What to do:
Reproduce the listing below verbatim, omitting the pictures.

Supplied material:

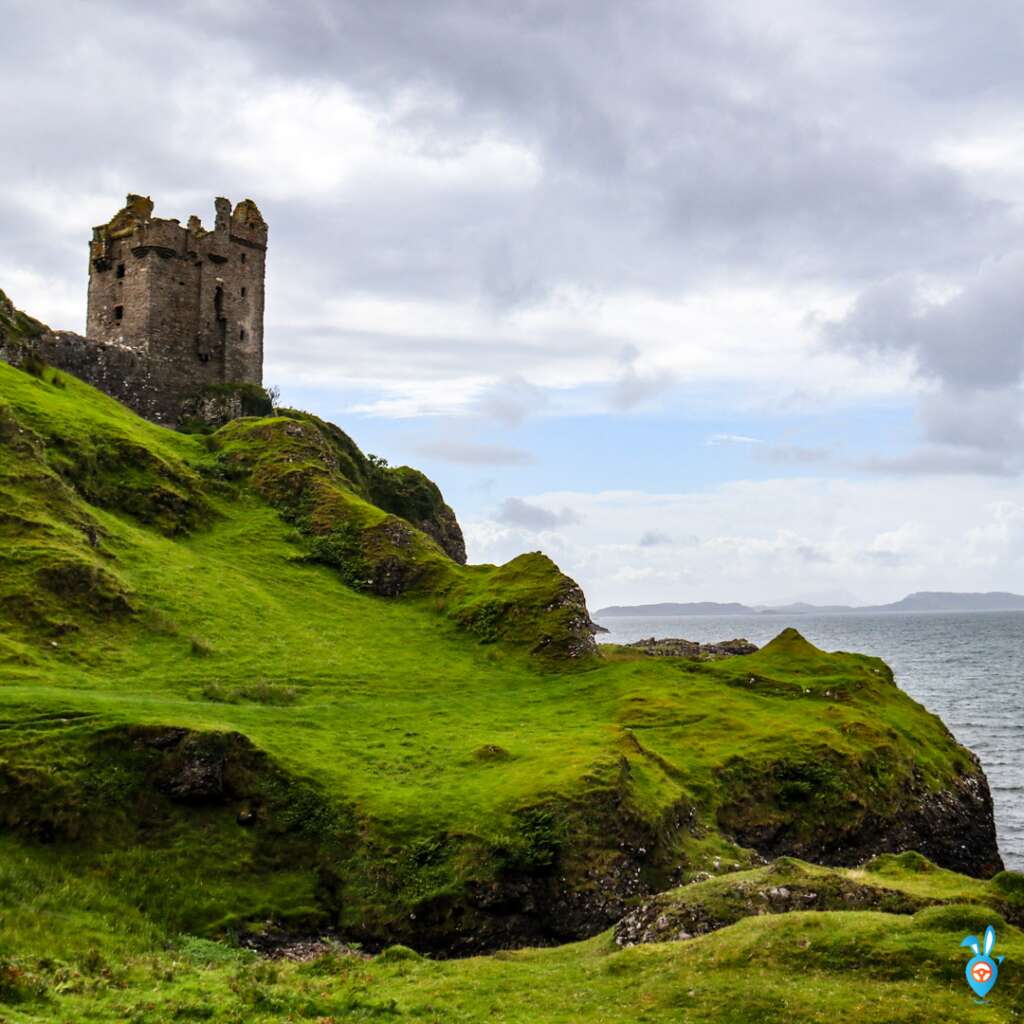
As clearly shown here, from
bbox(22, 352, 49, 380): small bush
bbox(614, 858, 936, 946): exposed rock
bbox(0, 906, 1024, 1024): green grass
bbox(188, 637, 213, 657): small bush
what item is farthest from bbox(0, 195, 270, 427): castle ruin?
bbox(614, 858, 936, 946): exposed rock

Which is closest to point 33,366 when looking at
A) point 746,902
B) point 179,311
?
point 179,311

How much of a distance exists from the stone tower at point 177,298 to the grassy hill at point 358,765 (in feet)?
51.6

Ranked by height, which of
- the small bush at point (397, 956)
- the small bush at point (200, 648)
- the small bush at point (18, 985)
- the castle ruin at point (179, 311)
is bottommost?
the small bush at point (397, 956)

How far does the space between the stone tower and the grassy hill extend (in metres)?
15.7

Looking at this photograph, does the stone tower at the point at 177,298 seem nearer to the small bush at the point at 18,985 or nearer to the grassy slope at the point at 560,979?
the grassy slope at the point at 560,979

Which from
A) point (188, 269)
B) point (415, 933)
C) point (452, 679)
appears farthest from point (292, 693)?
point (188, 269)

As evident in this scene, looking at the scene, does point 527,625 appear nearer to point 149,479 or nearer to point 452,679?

Written solution:
As clearly shown here, from
bbox(22, 352, 49, 380): small bush
bbox(614, 858, 936, 946): exposed rock
bbox(0, 906, 1024, 1024): green grass
bbox(188, 637, 213, 657): small bush
what item is farthest from bbox(0, 195, 270, 427): castle ruin?
bbox(614, 858, 936, 946): exposed rock

Which is closest to point 33,366 when looking at
A) point 746,902
B) point 179,311
?
point 179,311

How much of a distance exists from the stone tower at point 177,298 to the grassy hill at point 358,765 (in feet)?
51.6

Ranked by height, which of
- the small bush at point (397, 956)
- the small bush at point (200, 648)
- the small bush at point (18, 985)
- the castle ruin at point (179, 311)
is bottommost?
the small bush at point (397, 956)

How far does the space between the stone tower and the grassy hill extend (in metres)?
15.7

Looking at this photograph, does the stone tower at the point at 177,298 seem nearer to the small bush at the point at 18,985 or nearer to the grassy slope at the point at 560,979?
the grassy slope at the point at 560,979

Which from
A) point (188, 269)
B) point (415, 933)
C) point (452, 679)
appears farthest from point (292, 693)?
point (188, 269)

As evident in this scene, looking at the scene, does point 527,625 appear nearer to point 149,479 or nearer to point 452,679?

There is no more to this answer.